■ **REQUIRED TASKS**:
a) Return the section of the passage on hiring assessments that runs from "Empower your interviewers" up to and including "just one tool.", copied word for word.
b) In the passage on hiring assessments, what is the largest share of the hire/no hire decision that assessments should represent, according to the US Department of Labor?
c) Extend the passage on hiring assessments, picking up after its final sentence.

■ **TEXT PROVIDED**:
☆ ☆ ☆
As an example, ask someone “please give me an example of a situation in which you were expected to comply with a policy with which you didn’t necessarily agree.”   The first example may be a great story and you may even have follow-up probing questions, but when its done, simply ask “do you have another example?”  While it may sound too forced, it actually plays out far more conversational than you may think.
Empower your interviewers and those doing reference checks to get to the heart of the matter by asking for multiple examples.

Assessments Alone Should Not Be A Hire/No Hire Determinant

March 6, 2011

Recent advances in behavior science have created many precise behavioral assessment instruments and the internet has made administering these instruments easy for hiring managers.  Given the perceived accuracy of the results, hiring managers often let one assessment alone determine whether or not to hire a candidate.  We recommend using a variety of assessment instruments to measure many different aspects of a candidate’s behavioral profile along with other screening approaches.  Using one assessment alone is to assume people are one dimensional without having various skills, abilities, strengths and weaknesses not possibly evaluated through just one tool.

Regardless of the number of assessments and their validity, relying only on assessments to hire or not hire someone is committing leadership negligence.  Aside from compliance requirements (the US Department of Labor states assessments should not represent more than one-third of the hire/no hire decision and must be directly tied to success in the position), leaders must include other screening mechanisms with candidates.  Assessment results should generate more conversation with the candidates and/or references to verify how the individual performs in real life.  If a decision is made based solely on the assessment without follow-up, then the assessment has become a go/no-go decision point which is not only in direct violation of the EEOC guidelines but just isn’t fair to the candidate.

Empower your hiring managers by giving them sufficient tools and processes to make the right selection decisions for the right reasons.
☆ ☆ ☆
■ **DATA EXCERPT**:
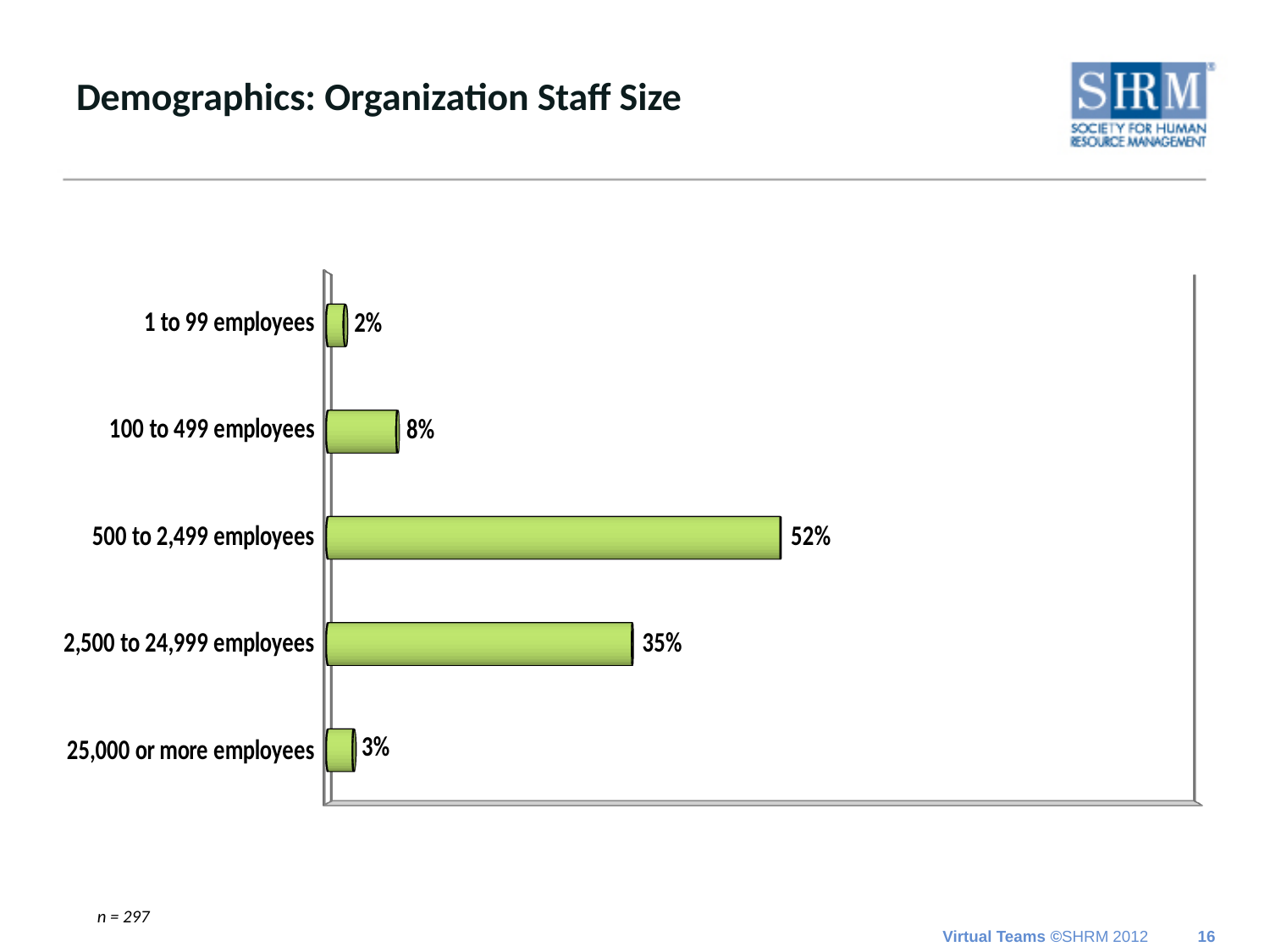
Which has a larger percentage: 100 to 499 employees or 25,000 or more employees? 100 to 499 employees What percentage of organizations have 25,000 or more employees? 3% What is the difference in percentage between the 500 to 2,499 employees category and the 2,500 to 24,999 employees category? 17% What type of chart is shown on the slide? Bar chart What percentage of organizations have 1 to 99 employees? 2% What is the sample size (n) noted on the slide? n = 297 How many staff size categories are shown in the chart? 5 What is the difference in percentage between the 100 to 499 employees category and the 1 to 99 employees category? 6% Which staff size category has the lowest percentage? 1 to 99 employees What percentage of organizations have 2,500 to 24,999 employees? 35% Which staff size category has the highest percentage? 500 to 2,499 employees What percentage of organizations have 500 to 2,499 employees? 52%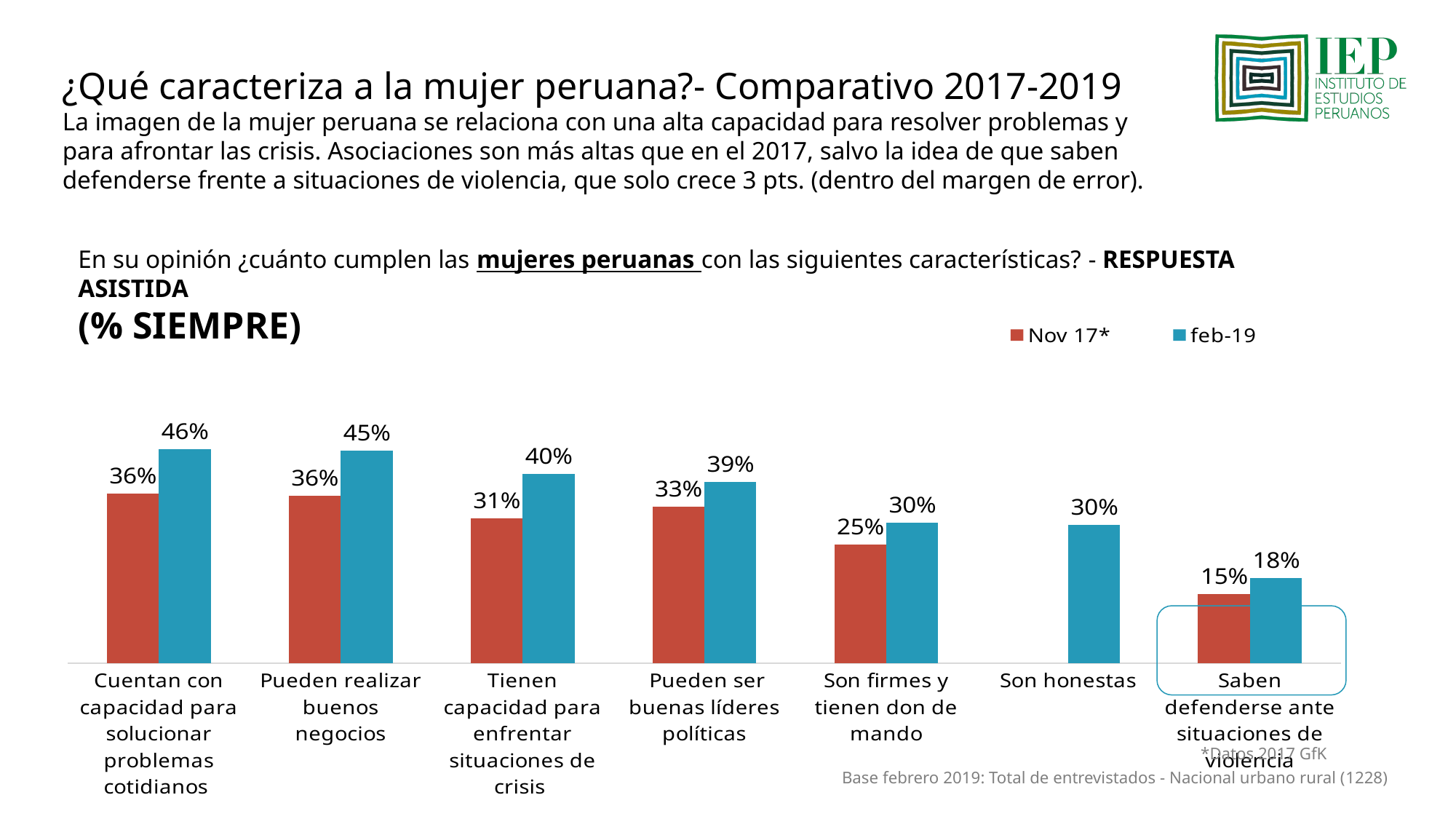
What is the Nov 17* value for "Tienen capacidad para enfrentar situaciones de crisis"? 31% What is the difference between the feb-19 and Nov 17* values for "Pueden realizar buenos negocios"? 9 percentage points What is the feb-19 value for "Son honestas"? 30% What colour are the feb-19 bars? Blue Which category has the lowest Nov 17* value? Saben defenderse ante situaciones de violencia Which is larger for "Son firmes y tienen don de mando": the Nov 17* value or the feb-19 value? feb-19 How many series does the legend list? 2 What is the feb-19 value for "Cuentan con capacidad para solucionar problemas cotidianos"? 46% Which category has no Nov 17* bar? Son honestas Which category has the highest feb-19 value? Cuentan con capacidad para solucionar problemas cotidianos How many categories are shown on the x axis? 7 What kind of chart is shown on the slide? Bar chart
☆ ☆ ☆
■ **ANSWERS GIVEN**:
a)
Empower your interviewers and those doing reference checks to get to the heart of the matter by asking for multiple examples.

Assessments Alone Should Not Be A Hire/No Hire Determinant

March 6, 2011

Recent advances in behavior science have created many precise behavioral assessment instruments and the internet has made administering these instruments easy for hiring managers.  Given the perceived accuracy of the results, hiring managers often let one assessment alone determine whether or not to hire a candidate.  We recommend using a variety of assessment instruments to measure many different aspects of a candidate’s behavioral profile along with other screening approaches.  Using one assessment alone is to assume people are one dimensional without having various skills, abilities, strengths and weaknesses not possibly evaluated through just one tool.

b) No more than one-third.

c)
Avoid The “Halo/Horn Effect” In Performance Evaluations

February 12, 2011

Cognition, the act or process of thinking, enables us to process vast amounts of information quickly. As we are consciously thinking about one specific thing, our brain is processing thousands of subconscious ideas. Unfortunately, our cognition is not perfect, and there are certain judgment errors that we are prone to making, known in the field of psychology as cognitive biases. They happen to everybody regardless of age, gender, education, intelligence, or other factors.  For leaders these errors often impact their leadership effectiveness.

One of the challenges leaders face is the Halo/Horn effect cognitive bias when conducting performance evaluations.  The Halo/Horn effect is the tendency for an direct report’s positive or negative trait to “spill over” to other areas the evaluator’s perceptions of them. This bias happens a lot in employee performance evaluations. For example, if a direct report has been late to work for three days; you may remember this and conclude that they are lazy and don’t care about their job. There are many possible reasons for this, perhaps their car broke down, their babysitter did not show up, or there has been bad weather. The problem is, because of one negative aspect, we may assume that the direct report is a poor worker and that may unfairly influence our overall evaluation of them.

Empower yourself to document all the behaviors of your direct reports for the whole performance evaluation period. Review those notes when preparing their performance evaluations and try not to let recent or singular events influence your evaluation.  You’ll then have more successful direct reports.

(source: Science & Nature – Top 10 Common Faults In Human Thought)

“First Who, Then What”

February 6, 2011

We have all known a leader who’s struggled trying to fill an open position because they wanted the perfect combination of hard skills and really weren’t persuaded by exceptional soft skills.  These leaders are holding out for a candidate’s work experience which includes a particular previous employer, or an unusual technical skill, or a certain project experience.

Surprisingly, when these same hiring managers are asked whether or not they would have been better off hiring a smart, energetic person to whom they could teach the hard skills, they answered “yes”  — especially when they’ve been waiting for those elusive hard skills for months.

To make matters worse, in almost every case in which a hiring manager was seduced by some particular hard skill for which they’ve hired, they fired for misaligned soft skills.  When was the last time you heard someone being fired for not having a hard skills they professed to have?  Yet, how often have you heard someone fired for poor work ethic, no initiative, poor people skills, or they just don’t fit?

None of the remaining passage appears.